I'm trying to lemmatize german texts which are in a dataframe.
I use german
library to succesfully handle with specific grammatic structure: https://github.com/jfilter/german-preprocessing
My code:
from german import preprocess
df = pd.read_csv('Afd.csv', sep=',')
Lemma = open('MessageAFD_lemma.txt', 'w')
for i in df['message']:
preprocess (i, remove_stop=True)
Lemma.write(i)
Lemma.close()
The process of lemmatization goes successfully, there's no any error in the terminal, but openning the file "MessageAFD_lemma.txt", I get this : (nothing was lemmatized)
The expected result is like:
Input:
preprocess(['Johpannes war einer von vielen guten Schülern.', 'Julia trinkt gern Tee.'], remove_stop=True)
Output:
['johannes gut schüler', 'julia trinken tee']
What goes wrong?
The preprocess
function returns a copy of the texts, instead of modifying the input. So you need to write the result of preprocess
to the file, not the original i
messages.
Furthermore, preprocess
accepts a list of texts to process, so you must wrap your message in [message]

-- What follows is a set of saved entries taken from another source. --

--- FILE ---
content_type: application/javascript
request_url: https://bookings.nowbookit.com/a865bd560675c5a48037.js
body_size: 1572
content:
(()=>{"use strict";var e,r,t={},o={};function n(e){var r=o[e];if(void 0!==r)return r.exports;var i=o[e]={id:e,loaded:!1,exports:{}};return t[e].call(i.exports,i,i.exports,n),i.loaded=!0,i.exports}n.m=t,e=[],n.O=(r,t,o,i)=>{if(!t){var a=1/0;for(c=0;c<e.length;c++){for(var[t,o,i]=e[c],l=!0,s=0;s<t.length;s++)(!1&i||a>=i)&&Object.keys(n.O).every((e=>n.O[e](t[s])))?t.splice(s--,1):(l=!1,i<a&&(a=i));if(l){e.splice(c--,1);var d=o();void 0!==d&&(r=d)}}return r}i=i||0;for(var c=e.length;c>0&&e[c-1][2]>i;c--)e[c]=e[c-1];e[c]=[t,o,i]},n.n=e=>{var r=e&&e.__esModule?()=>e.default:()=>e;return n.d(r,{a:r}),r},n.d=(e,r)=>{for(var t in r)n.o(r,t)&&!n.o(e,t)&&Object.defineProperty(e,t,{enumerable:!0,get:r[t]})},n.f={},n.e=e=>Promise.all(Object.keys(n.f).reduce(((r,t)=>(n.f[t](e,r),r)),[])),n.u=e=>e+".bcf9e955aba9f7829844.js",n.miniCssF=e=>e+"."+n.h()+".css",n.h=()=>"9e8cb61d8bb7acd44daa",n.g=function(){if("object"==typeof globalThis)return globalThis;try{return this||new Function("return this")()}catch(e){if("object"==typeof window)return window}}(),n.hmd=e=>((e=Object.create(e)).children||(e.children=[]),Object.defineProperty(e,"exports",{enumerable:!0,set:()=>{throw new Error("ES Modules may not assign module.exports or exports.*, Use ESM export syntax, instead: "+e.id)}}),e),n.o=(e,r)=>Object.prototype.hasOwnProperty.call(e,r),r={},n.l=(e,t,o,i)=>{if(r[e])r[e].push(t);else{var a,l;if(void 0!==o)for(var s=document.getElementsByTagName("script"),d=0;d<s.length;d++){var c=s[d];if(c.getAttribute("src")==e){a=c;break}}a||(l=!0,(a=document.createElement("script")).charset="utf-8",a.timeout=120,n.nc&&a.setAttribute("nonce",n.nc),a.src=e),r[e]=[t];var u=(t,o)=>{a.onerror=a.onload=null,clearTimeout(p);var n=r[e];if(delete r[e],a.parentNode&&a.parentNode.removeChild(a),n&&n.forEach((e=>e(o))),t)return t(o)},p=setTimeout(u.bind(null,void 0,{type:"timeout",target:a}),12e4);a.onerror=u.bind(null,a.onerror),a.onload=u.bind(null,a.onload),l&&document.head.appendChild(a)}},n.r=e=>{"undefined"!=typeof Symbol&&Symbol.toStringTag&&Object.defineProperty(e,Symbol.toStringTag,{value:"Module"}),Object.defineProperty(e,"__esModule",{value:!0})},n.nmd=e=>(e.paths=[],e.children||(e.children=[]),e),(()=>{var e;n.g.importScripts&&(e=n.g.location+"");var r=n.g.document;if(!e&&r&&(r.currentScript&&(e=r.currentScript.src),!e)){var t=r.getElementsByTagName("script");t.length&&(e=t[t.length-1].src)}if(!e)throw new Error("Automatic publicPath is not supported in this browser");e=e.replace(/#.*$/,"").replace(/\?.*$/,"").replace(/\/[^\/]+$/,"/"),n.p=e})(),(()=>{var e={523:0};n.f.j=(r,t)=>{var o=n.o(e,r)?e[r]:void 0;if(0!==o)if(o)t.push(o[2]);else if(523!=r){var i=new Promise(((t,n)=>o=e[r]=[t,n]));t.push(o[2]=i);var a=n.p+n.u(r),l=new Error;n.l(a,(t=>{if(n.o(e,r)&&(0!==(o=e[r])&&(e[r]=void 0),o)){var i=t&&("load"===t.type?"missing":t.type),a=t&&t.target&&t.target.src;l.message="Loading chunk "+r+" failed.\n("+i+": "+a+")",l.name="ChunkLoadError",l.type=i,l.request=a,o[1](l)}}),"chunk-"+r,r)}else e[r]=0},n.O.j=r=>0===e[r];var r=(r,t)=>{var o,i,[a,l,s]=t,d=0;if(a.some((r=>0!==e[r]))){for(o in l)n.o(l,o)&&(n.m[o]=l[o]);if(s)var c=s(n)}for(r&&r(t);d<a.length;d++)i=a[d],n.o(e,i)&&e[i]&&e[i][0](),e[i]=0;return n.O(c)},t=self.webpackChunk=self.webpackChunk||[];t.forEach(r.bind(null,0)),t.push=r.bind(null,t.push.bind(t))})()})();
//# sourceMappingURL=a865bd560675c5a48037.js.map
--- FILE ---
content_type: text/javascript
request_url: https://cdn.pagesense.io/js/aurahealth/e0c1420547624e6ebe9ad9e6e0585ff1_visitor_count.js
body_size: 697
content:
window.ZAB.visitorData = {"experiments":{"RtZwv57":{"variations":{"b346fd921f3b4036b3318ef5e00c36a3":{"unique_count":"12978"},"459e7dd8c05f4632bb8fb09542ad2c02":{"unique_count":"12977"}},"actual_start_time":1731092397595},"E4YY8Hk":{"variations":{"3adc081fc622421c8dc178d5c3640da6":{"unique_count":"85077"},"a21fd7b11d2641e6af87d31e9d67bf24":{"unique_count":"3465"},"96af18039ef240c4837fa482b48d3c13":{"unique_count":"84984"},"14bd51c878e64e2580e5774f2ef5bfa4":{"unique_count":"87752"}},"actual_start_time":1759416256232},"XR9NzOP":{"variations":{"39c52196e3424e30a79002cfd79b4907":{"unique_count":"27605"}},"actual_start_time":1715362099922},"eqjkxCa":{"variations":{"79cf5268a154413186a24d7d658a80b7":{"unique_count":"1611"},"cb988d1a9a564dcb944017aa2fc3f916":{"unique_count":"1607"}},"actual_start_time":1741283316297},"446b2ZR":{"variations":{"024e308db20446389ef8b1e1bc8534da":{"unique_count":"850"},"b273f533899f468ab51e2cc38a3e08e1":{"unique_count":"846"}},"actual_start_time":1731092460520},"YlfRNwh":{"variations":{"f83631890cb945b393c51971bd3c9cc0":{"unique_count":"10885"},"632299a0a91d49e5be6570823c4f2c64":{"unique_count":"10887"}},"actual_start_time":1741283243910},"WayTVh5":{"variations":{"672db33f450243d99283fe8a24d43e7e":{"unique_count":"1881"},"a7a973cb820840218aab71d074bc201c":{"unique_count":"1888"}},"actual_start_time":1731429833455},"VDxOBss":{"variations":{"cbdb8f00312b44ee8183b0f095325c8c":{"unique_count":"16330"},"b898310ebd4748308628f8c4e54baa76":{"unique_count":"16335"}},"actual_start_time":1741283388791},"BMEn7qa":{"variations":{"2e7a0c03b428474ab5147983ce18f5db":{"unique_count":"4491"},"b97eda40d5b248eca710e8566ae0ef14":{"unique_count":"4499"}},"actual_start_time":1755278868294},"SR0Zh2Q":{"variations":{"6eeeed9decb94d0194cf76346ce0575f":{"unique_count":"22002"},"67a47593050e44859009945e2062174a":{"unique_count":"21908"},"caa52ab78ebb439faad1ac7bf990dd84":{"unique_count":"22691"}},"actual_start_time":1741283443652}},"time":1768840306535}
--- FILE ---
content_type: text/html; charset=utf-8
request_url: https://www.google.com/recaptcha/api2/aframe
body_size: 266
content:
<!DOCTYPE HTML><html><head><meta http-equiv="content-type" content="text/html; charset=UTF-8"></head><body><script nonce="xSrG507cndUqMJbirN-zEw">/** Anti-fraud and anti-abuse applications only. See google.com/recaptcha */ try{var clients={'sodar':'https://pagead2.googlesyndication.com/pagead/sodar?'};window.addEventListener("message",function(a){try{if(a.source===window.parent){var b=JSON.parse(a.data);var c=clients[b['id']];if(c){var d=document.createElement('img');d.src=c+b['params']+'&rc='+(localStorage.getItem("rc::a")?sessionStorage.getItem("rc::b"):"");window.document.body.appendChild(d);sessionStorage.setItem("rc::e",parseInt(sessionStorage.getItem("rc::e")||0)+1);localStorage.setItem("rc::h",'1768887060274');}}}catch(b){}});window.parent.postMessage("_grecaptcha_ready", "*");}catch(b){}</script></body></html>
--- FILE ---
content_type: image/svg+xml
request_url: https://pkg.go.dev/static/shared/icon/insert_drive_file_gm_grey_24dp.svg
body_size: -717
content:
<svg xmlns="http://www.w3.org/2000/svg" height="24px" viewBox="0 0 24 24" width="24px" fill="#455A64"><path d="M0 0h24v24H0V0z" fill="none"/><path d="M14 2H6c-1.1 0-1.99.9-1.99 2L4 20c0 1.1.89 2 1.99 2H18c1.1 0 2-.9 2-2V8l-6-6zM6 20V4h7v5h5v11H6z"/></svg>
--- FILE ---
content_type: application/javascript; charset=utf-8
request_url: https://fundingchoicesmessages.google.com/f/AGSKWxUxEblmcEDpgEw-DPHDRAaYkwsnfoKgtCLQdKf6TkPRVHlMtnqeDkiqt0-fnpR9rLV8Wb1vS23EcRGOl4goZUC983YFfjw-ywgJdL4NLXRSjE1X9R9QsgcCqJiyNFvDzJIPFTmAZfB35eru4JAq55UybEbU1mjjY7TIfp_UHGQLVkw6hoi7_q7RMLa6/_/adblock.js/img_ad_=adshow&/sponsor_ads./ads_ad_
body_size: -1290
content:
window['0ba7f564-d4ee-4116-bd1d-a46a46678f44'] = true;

, and extract the single result from the returned list with result, = ...
from german import preprocess
df = pd.read_csv('Afd.csv', sep=',')
Lemma = open('MessageAFD_lemma.txt', 'w')
for message in df['message']:
result, = preprocess([message], remove_stop=True)
Lemma.write(result)
Lemma.close()
# Or, to process all messages in one go:
with open('MessageAFD_lemma.txt', 'w') as f:
for result in preprocess(df['message'], remove_stop=True):
f.write(result)